Advice from all of our PROS on preparing for nursing school...

Students Pre-Nursing


I am starting my ADN program this fall, and since I found out I was accepted my head has been swimming with thoughts of all I have to do to prepare.

For those of you already well into your programs, grads, or experienced nurses: What advice can you give any of us just starting out? Anything you could share would be helpful: recommendations for supplies you wouldn't want to be without for the first semester, study guides you found helpful, what I should be reading this summer to get prepared, etc.

I know every student is different, but I really want to find the best way to do things, and I'm guessing trial and error probably won't work!

I've seen a lot of us here who will be starting this fall, and I'm sure most of us would be grateful for your expertise.



NeoNurseTX, RN

1,803 Posts

Specializes in NICU Level III.

I didn't study ahead of time and that didn't hurt me.

Anyway - stuff you might want - a clipboard that opens up so you can put papers in it and that has a calculator. I just keep all of my current notes in my clipboard so I can have them w/ me at all times. Also, lots of binders to store your past notes in, since you will never want to throw them away. Never sell most of your books back either. You'll probably want some kind of recording device, too.

Other than that:

A body that doesn't require sleep

A mind that can retain more information than you can imagine

Feet that can be stood on for hours on end

A stomach that is strong

Hands that are steady

Stuff you will probably need to get rid of:

Your social life

Long fingernails

Your sanity

Thanks. That's exactly the kind of advice I'm looking for!


This may seem a "little thing" but a calendar of some sort. Whether it be one of the small ones for your purse, or a planner (you can get one for about $6 or $8 at Wal Mart). They have some right now out with "Academic Year 2005" on them.

You can place all of your assignments on it, clinicals, not to mention kids activities on it and have it all in one place. If you get a thin inexpensive one, it will fit in your clipboard. Just make sure that you write your school assignments in pencil, that way if they change for one reason or the other you can easily remove it.


3 Articles; 10,428 Posts

Well, I'm halfway through, so I guess I have some ideas.

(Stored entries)
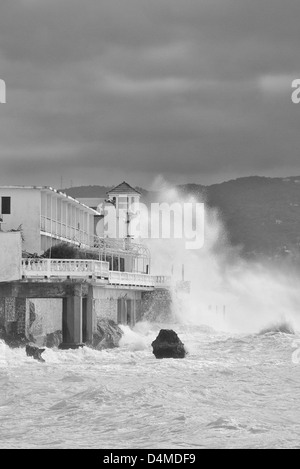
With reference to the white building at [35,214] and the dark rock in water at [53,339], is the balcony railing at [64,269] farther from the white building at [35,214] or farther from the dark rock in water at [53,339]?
the white building at [35,214]

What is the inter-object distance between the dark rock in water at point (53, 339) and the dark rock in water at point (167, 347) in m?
5.02

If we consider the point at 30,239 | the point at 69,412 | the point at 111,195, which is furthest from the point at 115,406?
the point at 111,195

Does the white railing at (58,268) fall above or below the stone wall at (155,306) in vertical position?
above

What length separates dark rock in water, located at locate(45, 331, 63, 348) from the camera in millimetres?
61312

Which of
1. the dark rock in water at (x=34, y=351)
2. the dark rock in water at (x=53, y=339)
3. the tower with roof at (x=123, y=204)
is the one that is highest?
the tower with roof at (x=123, y=204)

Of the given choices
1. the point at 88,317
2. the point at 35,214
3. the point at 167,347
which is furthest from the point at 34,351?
the point at 35,214

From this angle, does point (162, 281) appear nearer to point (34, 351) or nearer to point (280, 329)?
point (280, 329)

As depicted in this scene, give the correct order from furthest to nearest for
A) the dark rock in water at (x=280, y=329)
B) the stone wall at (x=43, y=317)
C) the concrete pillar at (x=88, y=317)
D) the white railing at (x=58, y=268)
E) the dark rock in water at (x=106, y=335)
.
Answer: the dark rock in water at (x=280, y=329) < the dark rock in water at (x=106, y=335) < the concrete pillar at (x=88, y=317) < the stone wall at (x=43, y=317) < the white railing at (x=58, y=268)

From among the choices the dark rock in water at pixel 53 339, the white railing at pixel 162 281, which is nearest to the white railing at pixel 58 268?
the dark rock in water at pixel 53 339

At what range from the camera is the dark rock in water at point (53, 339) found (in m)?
61.3

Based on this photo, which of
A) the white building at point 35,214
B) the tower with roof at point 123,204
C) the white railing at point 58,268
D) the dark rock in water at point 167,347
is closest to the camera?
the dark rock in water at point 167,347

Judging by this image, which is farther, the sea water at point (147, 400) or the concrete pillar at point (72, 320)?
the concrete pillar at point (72, 320)

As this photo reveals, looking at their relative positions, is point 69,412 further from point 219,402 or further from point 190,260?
point 190,260
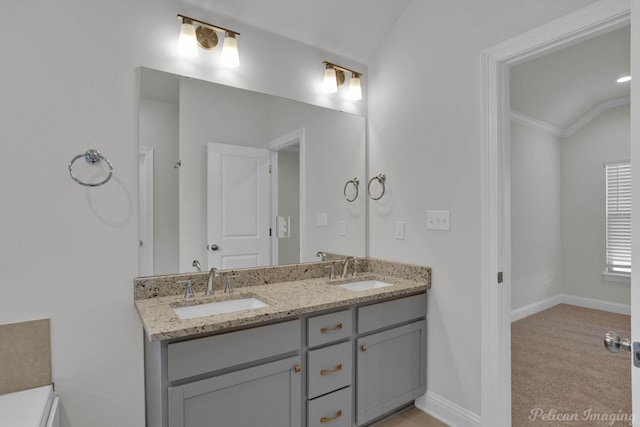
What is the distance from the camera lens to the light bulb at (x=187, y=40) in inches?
73.0

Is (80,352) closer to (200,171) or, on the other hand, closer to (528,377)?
(200,171)

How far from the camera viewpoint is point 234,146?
2.13 meters

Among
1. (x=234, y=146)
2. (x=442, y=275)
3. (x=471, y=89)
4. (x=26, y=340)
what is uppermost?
(x=471, y=89)

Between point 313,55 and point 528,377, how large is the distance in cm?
296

REQUIRED ACTIONS.
**A)** Reproduce the passage of the nursing school thread starting at "Thanks. That's exactly" and ending at "easily remove it.".
**B)** In the nursing school thread, what does the list under "Other than that:" name?
**C)** Pick up the nursing school thread after its final line and keep writing.
The stored entries aren't needed for any of this work.

ANSWERS FOR THE TASKS.
**A)**
Thanks. That's exactly the kind of advice I'm looking for!


This may seem a "little thing" but a calendar of some sort. Whether it be one of the small ones for your purse, or a planner (you can get one for about $6 or $8 at Wal Mart). They have some right now out with "Academic Year 2005" on them.

You can place all of your assignments on it, clinicals, not to mention kids activities on it and have it all in one place. If you get a thin inexpensive one, it will fit in your clipboard. Just make sure that you write your school assignments in pencil, that way if they change for one reason or the other you can easily remove it.

**B)**
- A body that doesn't require sleep
- A mind that can retain more information than you can imagine
- Feet that can be stood on for hours on end
- A stomach that is strong
- Hands that are steady

**C)**
Have a lined, spiralbound notebook that fits in your uniform pocket (we have these boxy sleeveless vests that we wear over a polo shirt and uniform pants for clinicals). You'll need to take notes on every patient you are taking care of, plus lab values, etc from the chart for paperwork later, and you don't want to be trying to fold/unfold a couple of torn out looseleaf pages all day. Notebook is neat and you don't lose info. I'd suggest getting the largest one that will fit in your largest pocket, preferably with a little pocket on the inside of the cover to hold an index card or two of reference info you want to keep handy. Can you tell this was a big thing for me? :) Once i had the "right" notebook, daily nurse's notes and other clinical charting went much more smoothly.

Speaking of notes, I made a point of re-writing ALL my notes after every lecture (or before the next one....sometimes got a couple of lectures behind in re-writes, but you get the idea). Anyway, re-writing the notes forced me to notice inconsistencies ("WHAT was I saying here??") as well as helped me to better organize it for review. I could add stuff from the text, or delete stuff I realized I'd written twice (and didn't need to, could just 'asterisk').

Studying from those redone notes was WAY easier than sifting through the original mess that you write when the instructor is going 80 miles an hour through interventions and best practices for diabetes!

Last word on notes: The original notes are in a spiral bound notebook so I don't lose anything, but I re-write them onto loose-leaf paper that's in a 3 ring binder (large). Throw out the scratch notes, focus on the neat ones. And after every module/course, stick in a divider page and go on to the next course WITH the past course content in that same notebook. You'll need to reference it, and if it's in the same book, well, it's a piece of cake. I don't mean to keep unrelated coursework together, of course, I mean to keep the nursing coursework that flows from one semester to the next together.